Da autoria de Maria João Brito de Sousa, sócia nº 88 da Associação Portuguesa de Poetas, Membro Efectivo da Academia Virtual Sala dos Poetas e Escritores - AVSPE -, Membro da Academia Virtual de Letras (AVL) , autora no Portal CEN, e membro da Associação Desenhando Sonhos, escrito num portátil gentilmente oferecido pelos seus leitores.
...porque os poemas nascem, alimentam-se, crescem, reproduzem-se e (por vezes...) não morrem.
Há dias, - tantos dias... - em que os dedos se me contorcem em torno de inexistentes canetas e eu fico num confronto desigual com a dor física que vai mordendo, insistentemente, o anestesiado manto em que me envolvo.

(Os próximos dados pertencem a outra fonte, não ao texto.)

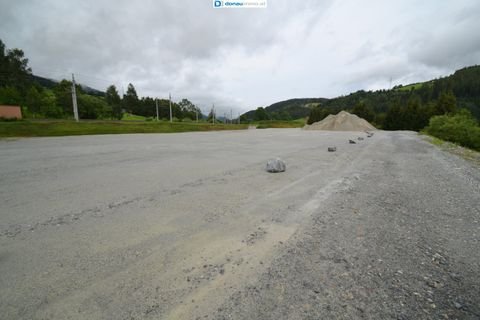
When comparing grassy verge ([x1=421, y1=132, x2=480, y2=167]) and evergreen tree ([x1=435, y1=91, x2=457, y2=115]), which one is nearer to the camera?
grassy verge ([x1=421, y1=132, x2=480, y2=167])

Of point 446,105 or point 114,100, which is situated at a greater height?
point 114,100

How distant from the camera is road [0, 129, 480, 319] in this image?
1.78 meters

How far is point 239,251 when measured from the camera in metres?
2.58

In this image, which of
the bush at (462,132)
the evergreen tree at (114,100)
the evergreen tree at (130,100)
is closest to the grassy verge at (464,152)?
the bush at (462,132)

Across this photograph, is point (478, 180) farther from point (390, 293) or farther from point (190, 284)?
point (190, 284)

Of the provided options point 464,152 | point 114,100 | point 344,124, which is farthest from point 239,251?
point 114,100

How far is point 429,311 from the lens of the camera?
5.57 ft

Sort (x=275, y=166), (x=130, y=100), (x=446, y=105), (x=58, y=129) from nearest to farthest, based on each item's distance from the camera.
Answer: (x=275, y=166) → (x=58, y=129) → (x=446, y=105) → (x=130, y=100)

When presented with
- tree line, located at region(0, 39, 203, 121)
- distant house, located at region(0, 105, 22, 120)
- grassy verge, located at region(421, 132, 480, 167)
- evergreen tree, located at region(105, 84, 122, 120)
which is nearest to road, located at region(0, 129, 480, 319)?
grassy verge, located at region(421, 132, 480, 167)

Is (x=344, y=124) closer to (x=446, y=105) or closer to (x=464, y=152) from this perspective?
(x=446, y=105)

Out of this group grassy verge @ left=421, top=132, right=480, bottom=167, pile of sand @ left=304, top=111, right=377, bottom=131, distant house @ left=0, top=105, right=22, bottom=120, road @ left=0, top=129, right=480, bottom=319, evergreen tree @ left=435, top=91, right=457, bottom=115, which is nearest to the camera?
road @ left=0, top=129, right=480, bottom=319

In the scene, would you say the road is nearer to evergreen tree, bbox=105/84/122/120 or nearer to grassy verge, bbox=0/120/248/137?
grassy verge, bbox=0/120/248/137

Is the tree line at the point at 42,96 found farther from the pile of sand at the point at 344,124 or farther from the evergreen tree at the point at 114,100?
the pile of sand at the point at 344,124

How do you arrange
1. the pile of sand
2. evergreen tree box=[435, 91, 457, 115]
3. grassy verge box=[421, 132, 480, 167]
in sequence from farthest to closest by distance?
the pile of sand < evergreen tree box=[435, 91, 457, 115] < grassy verge box=[421, 132, 480, 167]
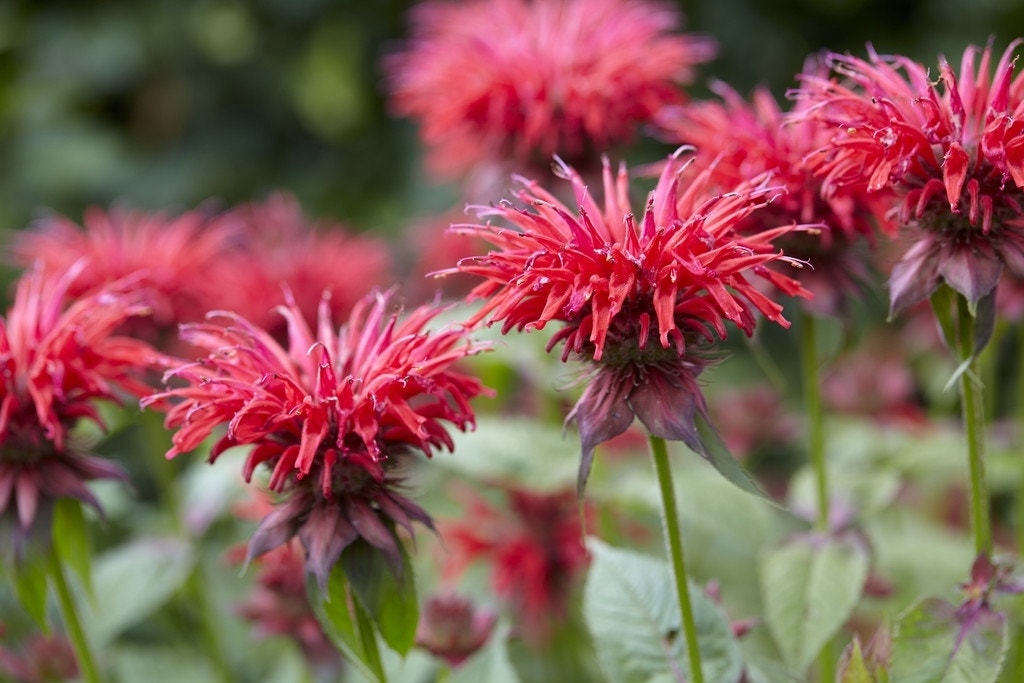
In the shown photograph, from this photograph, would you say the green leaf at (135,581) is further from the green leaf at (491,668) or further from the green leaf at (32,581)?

Nesses dias, - quase todos, quase sempre - retomo o sorriso de Maria-Sem-Camisa e nascem-me sonetos com a sonoridade das gargalhadas e do canto. As mãos, mesmo tolhidas, recusam a imobilidade imposta pela dor e procuram, tacteiam em torno de qualquer coisa que escreva. Qualquer coisa onde escrever. Nem sempre visíveis, porque inevitavelmente dispersos, os objectos acabam por me encontrar, quase sempre no limite do verso que nasce.
Dentro desses momentos há, sempre, outros momentos em que outras urgências se antecipam à minha própria urgência. Um dos gatos vomita. A cadela arranha a porta da rua num evidente apelo a um breve passeio, o cheiro a arroz queimado recorda-me o jantar dos cães, que estava ao lume...
São dias como outros quaisquer. Porque todos os dias são dias de dedos contorcidos sobre si, de teimosa ignorância da dor física, de sonetos que querem nascer, de gatos que vomitam, de cadelas e cães que necessitam e ir à rua e alimentar-se.
Todos os dias são, também, dias de pombos que necessitam de ser alimentados, de gaiolas-transportadoras a limpar e desinfectar, de bebedouros que têm de ser lavados e enchidos da preciosa água da torneira.
Nem todos os dias, porém, são dias de eleições nos U.S.A. e nem todos os dias vemos um jovem negro de ideias arejadas tomar as rédeas do poder no "so called" Novo Mundo.
Também nem todos os dias se recebe um email de alguém que não vemos há anos e nos diz : "obrigada por quase tudo... ". Aí, os dedos, mesmo doridos, contorcidos em torno de inexistentes canetas, esquecem-se por minutos das suas limitações. Afinal nem todos os filhos têm muito que agradecer às mães. Mesmo com o "quase".